- [THE DATA]
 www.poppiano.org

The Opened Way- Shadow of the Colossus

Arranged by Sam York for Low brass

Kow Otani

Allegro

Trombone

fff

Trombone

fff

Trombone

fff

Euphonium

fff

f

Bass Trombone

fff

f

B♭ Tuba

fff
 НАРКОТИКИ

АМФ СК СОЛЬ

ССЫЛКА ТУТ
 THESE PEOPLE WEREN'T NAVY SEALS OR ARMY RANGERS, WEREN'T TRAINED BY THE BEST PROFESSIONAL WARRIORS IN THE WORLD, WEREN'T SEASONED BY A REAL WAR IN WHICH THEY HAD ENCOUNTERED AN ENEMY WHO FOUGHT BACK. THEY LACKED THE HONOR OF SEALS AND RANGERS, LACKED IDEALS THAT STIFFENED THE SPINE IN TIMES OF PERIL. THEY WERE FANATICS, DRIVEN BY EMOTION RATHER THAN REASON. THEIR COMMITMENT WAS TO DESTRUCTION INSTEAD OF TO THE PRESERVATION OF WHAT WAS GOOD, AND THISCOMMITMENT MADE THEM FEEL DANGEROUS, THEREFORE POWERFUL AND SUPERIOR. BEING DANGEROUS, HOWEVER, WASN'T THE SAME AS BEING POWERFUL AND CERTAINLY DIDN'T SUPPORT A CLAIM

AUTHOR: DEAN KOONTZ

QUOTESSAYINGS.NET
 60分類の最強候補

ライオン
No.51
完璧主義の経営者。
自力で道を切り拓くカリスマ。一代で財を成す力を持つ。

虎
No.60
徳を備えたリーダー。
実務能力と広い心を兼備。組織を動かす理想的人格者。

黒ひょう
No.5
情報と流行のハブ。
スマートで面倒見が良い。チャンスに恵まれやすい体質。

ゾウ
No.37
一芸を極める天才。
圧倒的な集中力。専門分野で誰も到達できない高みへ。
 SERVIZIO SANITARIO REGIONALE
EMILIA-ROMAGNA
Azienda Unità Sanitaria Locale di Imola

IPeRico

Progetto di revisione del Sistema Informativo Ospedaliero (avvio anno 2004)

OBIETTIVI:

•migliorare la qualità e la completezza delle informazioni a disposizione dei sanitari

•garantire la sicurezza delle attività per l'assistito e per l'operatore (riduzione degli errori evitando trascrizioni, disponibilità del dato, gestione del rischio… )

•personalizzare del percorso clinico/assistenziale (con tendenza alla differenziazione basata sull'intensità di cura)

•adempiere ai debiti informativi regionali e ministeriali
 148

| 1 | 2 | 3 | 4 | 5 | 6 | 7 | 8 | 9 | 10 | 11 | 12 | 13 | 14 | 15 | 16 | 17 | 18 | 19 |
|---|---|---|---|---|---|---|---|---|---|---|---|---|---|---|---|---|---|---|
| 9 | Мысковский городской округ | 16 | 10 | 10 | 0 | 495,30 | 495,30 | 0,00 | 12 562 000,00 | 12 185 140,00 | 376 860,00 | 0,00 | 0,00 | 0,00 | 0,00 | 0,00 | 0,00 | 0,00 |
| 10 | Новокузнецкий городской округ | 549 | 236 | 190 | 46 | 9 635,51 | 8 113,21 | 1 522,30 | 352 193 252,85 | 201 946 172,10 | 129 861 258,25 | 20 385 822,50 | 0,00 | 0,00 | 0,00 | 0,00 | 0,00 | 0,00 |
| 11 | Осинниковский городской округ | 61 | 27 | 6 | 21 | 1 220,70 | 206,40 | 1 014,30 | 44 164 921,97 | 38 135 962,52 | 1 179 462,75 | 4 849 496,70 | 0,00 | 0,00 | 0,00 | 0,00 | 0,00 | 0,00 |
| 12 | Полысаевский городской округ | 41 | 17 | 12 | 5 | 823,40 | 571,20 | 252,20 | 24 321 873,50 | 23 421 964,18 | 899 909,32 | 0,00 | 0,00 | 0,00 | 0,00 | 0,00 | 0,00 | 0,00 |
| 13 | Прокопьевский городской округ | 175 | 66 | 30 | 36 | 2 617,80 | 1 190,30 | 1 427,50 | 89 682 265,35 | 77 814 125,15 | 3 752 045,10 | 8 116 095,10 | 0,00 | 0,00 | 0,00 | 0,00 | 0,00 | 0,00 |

- [DIRECTIONS]
Above are the records; copy all of them exactly.

- [SOLUTION FOR THIS TASK]
 www.poppiano.org

The Opened Way- Shadow of the Colossus

Arranged by Sam York for Low brass

Kow Otani

Allegro

Trombone

fff

Trombone

fff

Trombone

fff

Euphonium

fff

f

Bass Trombone

fff

f

B♭ Tuba

fff
 НАРКОТИКИ

АМФ СК СОЛЬ

ССЫЛКА ТУТ
 THESE PEOPLE WEREN'T NAVY SEALS OR ARMY RANGERS, WEREN'T TRAINED BY THE BEST PROFESSIONAL WARRIORS IN THE WORLD, WEREN'T SEASONED BY A REAL WAR IN WHICH THEY HAD ENCOUNTERED AN ENEMY WHO FOUGHT BACK. THEY LACKED THE HONOR OF SEALS AND RANGERS, LACKED IDEALS THAT STIFFENED THE SPINE IN TIMES OF PERIL. THEY WERE FANATICS, DRIVEN BY EMOTION RATHER THAN REASON. THEIR COMMITMENT WAS TO DESTRUCTION INSTEAD OF TO THE PRESERVATION OF WHAT WAS GOOD, AND THISCOMMITMENT MADE THEM FEEL DANGEROUS, THEREFORE POWERFUL AND SUPERIOR. BEING DANGEROUS, HOWEVER, WASN'T THE SAME AS BEING POWERFUL AND CERTAINLY DIDN'T SUPPORT A CLAIM

AUTHOR: DEAN KOONTZ

QUOTESSAYINGS.NET
 60分類の最強候補

ライオン
No.51
完璧主義の経営者。
自力で道を切り拓くカリスマ。一代で財を成す力を持つ。

虎
No.60
徳を備えたリーダー。
実務能力と広い心を兼備。組織を動かす理想的人格者。

黒ひょう
No.5
情報と流行のハブ。
スマートで面倒見が良い。チャンスに恵まれやすい体質。

ゾウ
No.37
一芸を極める天才。
圧倒的な集中力。専門分野で誰も到達できない高みへ。
 SERVIZIO SANITARIO REGIONALE
EMILIA-ROMAGNA
Azienda Unità Sanitaria Locale di Imola

IPeRico

Progetto di revisione del Sistema Informativo Ospedaliero (avvio anno 2004)

OBIETTIVI:

•migliorare la qualità e la completezza delle informazioni a disposizione dei sanitari

•garantire la sicurezza delle attività per l'assistito e per l'operatore (riduzione degli errori evitando trascrizioni, disponibilità del dato, gestione del rischio… )

•personalizzare del percorso clinico/assistenziale (con tendenza alla differenziazione basata sull'intensità di cura)

•adempiere ai debiti informativi regionali e ministeriali
 148

| 1 | 2 | 3 | 4 | 5 | 6 | 7 | 8 | 9 | 10 | 11 | 12 | 13 | 14 | 15 | 16 | 17 | 18 | 19 |
|---|---|---|---|---|---|---|---|---|---|---|---|---|---|---|---|---|---|---|
| 9 | Мысковский городской округ | 16 | 10 | 10 | 0 | 495,30 | 495,30 | 0,00 | 12 562 000,00 | 12 185 140,00 | 376 860,00 | 0,00 | 0,00 | 0,00 | 0,00 | 0,00 | 0,00 | 0,00 |
| 10 | Новокузнецкий городской округ | 549 | 236 | 190 | 46 | 9 635,51 | 8 113,21 | 1 522,30 | 352 193 252,85 | 201 946 172,10 | 129 861 258,25 | 20 385 822,50 | 0,00 | 0,00 | 0,00 | 0,00 | 0,00 | 0,00 |
| 11 | Осинниковский городской округ | 61 | 27 | 6 | 21 | 1 220,70 | 206,40 | 1 014,30 | 44 164 921,97 | 38 135 962,52 | 1 179 462,75 | 4 849 496,70 | 0,00 | 0,00 | 0,00 | 0,00 | 0,00 | 0,00 |
| 12 | Полысаевский городской округ | 41 | 17 | 12 | 5 | 823,40 | 571,20 | 252,20 | 24 321 873,50 | 23 421 964,18 | 899 909,32 | 0,00 | 0,00 | 0,00 | 0,00 | 0,00 | 0,00 | 0,00 |
| 13 | Прокопьевский городской округ | 175 | 66 | 30 | 36 | 2 617,80 | 1 190,30 | 1 427,50 | 89 682 265,35 | 77 814 125,15 | 3 752 045,10 | 8 116 095,10 | 0,00 | 0,00 | 0,00 | 0,00 | 0,00 | 0,00 |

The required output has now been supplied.